Starting with the line that contains "What is the distance from" and going on through the line that contains "3.38 metres", set out the lines of the items below as a numbered list, leaving out any blank lines.

────────

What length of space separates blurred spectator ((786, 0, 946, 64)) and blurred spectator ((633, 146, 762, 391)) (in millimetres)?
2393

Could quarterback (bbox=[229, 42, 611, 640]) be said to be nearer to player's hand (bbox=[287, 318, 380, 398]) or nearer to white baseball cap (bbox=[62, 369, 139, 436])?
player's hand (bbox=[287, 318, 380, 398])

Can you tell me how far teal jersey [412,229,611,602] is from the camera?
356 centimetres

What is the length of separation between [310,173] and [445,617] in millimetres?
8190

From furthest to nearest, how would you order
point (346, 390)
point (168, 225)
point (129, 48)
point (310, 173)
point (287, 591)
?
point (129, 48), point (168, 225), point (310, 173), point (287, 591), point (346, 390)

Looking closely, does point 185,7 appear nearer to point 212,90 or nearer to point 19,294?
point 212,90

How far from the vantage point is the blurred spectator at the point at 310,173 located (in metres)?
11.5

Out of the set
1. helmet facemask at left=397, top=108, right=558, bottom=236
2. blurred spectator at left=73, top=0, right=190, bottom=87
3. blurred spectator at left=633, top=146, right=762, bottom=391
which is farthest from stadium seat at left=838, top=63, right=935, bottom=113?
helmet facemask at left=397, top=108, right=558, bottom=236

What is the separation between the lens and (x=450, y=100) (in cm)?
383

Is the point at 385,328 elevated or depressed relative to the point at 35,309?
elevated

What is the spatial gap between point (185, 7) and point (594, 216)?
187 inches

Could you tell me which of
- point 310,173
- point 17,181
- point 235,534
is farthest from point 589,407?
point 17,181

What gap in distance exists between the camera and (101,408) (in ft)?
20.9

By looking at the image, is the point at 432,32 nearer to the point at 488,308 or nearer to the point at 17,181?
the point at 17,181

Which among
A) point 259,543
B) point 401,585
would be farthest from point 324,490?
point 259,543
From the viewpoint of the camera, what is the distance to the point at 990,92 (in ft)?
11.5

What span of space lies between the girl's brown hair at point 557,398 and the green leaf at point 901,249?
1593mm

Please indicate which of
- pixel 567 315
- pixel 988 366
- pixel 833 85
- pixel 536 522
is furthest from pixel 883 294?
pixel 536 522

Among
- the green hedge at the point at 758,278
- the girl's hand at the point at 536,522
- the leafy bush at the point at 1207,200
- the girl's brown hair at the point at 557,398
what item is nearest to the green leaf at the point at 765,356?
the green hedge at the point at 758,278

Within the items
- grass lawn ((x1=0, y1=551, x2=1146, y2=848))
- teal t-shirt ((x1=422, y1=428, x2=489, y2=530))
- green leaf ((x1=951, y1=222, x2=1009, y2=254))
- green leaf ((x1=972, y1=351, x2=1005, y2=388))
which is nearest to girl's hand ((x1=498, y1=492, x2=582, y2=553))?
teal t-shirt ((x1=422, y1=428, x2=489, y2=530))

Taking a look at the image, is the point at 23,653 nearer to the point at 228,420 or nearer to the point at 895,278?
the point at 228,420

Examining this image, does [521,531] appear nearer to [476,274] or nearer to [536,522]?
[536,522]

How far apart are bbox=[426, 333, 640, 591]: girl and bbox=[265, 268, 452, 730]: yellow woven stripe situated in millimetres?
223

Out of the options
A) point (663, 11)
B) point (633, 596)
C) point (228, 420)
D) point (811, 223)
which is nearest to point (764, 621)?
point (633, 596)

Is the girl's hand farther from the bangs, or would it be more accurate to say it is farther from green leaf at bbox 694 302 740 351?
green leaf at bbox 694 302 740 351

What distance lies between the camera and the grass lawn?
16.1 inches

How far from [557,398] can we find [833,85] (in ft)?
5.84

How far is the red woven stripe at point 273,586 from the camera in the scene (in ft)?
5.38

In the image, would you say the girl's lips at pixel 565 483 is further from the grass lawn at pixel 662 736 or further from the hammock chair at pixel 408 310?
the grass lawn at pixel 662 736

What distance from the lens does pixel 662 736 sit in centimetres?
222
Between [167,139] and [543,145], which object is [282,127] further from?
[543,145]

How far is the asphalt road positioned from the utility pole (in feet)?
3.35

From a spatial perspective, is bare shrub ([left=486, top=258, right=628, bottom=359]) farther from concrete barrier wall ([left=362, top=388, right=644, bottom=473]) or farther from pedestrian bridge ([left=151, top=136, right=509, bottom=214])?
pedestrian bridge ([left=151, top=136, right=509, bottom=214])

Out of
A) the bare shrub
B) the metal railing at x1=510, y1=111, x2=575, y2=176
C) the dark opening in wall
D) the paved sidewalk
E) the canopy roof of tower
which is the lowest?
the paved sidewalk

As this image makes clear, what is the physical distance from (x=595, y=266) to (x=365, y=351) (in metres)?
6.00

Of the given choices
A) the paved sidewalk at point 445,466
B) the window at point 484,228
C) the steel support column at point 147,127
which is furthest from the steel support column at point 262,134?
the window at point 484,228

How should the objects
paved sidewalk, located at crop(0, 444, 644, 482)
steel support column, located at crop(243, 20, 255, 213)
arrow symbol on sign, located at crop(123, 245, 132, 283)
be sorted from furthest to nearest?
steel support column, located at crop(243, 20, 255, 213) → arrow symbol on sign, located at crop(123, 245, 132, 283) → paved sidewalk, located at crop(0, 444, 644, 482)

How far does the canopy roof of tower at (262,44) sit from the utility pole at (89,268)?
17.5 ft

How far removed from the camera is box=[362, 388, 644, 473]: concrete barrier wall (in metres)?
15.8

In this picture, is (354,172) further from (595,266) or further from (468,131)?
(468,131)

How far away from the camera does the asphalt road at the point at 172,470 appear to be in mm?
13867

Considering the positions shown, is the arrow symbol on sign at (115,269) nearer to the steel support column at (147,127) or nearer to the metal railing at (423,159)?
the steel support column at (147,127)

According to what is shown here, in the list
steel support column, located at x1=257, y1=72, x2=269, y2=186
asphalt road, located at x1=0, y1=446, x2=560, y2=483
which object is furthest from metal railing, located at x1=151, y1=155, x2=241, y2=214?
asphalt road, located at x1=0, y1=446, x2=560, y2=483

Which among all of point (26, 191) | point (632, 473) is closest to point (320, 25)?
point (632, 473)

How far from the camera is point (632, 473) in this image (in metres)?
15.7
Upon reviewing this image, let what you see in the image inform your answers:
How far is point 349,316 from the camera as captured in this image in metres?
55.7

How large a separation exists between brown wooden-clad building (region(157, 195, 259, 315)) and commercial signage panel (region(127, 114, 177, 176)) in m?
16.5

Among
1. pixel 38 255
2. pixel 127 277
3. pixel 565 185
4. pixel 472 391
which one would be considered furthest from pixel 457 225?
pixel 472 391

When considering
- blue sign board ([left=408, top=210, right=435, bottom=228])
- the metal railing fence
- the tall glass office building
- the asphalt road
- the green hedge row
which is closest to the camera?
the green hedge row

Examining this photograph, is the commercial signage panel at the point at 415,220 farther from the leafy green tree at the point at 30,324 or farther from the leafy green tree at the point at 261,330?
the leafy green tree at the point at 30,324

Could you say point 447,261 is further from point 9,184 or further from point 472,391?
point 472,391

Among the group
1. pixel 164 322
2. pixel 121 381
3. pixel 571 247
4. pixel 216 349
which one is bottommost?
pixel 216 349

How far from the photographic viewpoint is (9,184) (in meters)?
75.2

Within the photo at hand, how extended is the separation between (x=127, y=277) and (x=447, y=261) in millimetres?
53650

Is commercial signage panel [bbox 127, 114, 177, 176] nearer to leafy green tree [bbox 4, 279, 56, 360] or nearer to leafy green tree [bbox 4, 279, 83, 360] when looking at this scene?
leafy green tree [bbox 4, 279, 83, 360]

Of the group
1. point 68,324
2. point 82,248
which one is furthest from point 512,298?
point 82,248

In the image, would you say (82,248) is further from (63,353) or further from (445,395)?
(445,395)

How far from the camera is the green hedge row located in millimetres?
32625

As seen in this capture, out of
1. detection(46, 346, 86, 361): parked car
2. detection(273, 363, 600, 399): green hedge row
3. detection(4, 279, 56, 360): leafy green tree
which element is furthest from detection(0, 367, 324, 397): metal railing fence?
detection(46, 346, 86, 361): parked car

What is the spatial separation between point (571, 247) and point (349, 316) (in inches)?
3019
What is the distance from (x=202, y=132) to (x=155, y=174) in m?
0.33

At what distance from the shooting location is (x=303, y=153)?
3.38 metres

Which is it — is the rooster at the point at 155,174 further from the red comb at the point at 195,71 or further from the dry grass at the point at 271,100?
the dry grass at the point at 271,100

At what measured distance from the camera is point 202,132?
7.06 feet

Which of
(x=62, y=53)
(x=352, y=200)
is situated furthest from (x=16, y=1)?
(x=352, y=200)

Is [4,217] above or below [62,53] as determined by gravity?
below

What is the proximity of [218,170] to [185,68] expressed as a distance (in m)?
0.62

────────

**SOLUTION:**
1. What is the distance from (x=202, y=132) to (x=155, y=174) in m?
2. 0.33
3. At what distance from the shooting location is (x=303, y=153)?
4. 3.38 metres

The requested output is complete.